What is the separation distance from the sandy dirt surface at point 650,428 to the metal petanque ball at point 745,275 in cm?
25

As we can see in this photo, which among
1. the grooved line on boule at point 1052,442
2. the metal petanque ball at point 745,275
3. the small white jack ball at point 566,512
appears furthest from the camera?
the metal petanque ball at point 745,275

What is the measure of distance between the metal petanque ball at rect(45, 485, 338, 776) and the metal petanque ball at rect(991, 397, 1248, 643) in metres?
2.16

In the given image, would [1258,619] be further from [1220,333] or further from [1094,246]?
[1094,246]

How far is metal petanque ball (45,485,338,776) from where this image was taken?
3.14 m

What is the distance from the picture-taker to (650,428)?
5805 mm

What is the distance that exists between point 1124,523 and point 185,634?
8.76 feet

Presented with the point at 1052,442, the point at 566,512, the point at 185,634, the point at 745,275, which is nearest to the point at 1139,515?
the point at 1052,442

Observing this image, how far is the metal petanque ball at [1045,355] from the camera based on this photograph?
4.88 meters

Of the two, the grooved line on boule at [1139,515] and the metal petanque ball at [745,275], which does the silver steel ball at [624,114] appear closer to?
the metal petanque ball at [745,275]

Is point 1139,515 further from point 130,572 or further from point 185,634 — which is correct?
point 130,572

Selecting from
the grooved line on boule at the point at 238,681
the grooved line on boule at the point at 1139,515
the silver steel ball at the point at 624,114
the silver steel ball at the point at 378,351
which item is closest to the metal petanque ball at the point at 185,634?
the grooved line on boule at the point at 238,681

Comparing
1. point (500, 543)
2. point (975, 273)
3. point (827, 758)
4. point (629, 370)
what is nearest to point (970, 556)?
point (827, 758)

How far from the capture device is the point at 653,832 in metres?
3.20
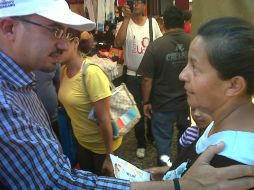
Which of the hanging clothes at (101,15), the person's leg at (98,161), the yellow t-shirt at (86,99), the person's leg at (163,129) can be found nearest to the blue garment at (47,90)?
the yellow t-shirt at (86,99)

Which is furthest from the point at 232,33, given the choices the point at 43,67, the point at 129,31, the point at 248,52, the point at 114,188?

WHAT TO DO
Return the data above word for word, from start to finish, and leave the pictures out of your reply.

EXERCISE SOLUTION
What is the separation distance from the sandy dirt surface at point 650,428 to the metal petanque ball at point 745,275 in cm?
25

As we can see in this photo, which among
1. the grooved line on boule at point 1052,442
2. the metal petanque ball at point 745,275
3. the small white jack ball at point 566,512
appears furthest from the camera?
the metal petanque ball at point 745,275

What is the measure of distance between the metal petanque ball at rect(45, 485, 338, 776) and the metal petanque ball at rect(991, 397, 1248, 643) in metres?
2.16

In the given image, would [1258,619] be further from [1220,333] or further from [1094,246]?
[1094,246]

How far is metal petanque ball (45,485,338,776) from where this image was taken?
3.14 m

What is the distance from the picture-taker to (650,428)?
5805 mm

What is the distance that exists between point 1124,523 and point 185,634?
8.76 feet

Presented with the point at 1052,442, the point at 566,512, the point at 185,634, the point at 745,275, which is nearest to the point at 1139,515?
the point at 1052,442

Observing this image, how far is the metal petanque ball at [1045,355] from the camera based on this photograph?
4.88 meters

Of the two, the grooved line on boule at [1139,515] and the metal petanque ball at [745,275], which does the silver steel ball at [624,114] appear closer to?
the metal petanque ball at [745,275]

Is point 1139,515 further from point 130,572 or further from point 185,634 — which is correct?
point 130,572

Selecting from
the grooved line on boule at the point at 238,681
the grooved line on boule at the point at 1139,515
the silver steel ball at the point at 624,114
the silver steel ball at the point at 378,351
which item is closest to the metal petanque ball at the point at 185,634?
the grooved line on boule at the point at 238,681

Comparing
1. point (500, 543)
2. point (975, 273)
3. point (827, 758)
4. point (629, 370)
what is nearest to point (970, 556)?
point (827, 758)

How far from the capture device is the point at 653,832 in metres?
3.20
Which of the hanging clothes at (101,15), the person's leg at (98,161), the yellow t-shirt at (86,99), the person's leg at (163,129) can be found nearest to the blue garment at (47,90)?
the yellow t-shirt at (86,99)

Which is furthest from the point at 232,33, given the choices the point at 43,67, the point at 129,31, the point at 248,52, the point at 114,188?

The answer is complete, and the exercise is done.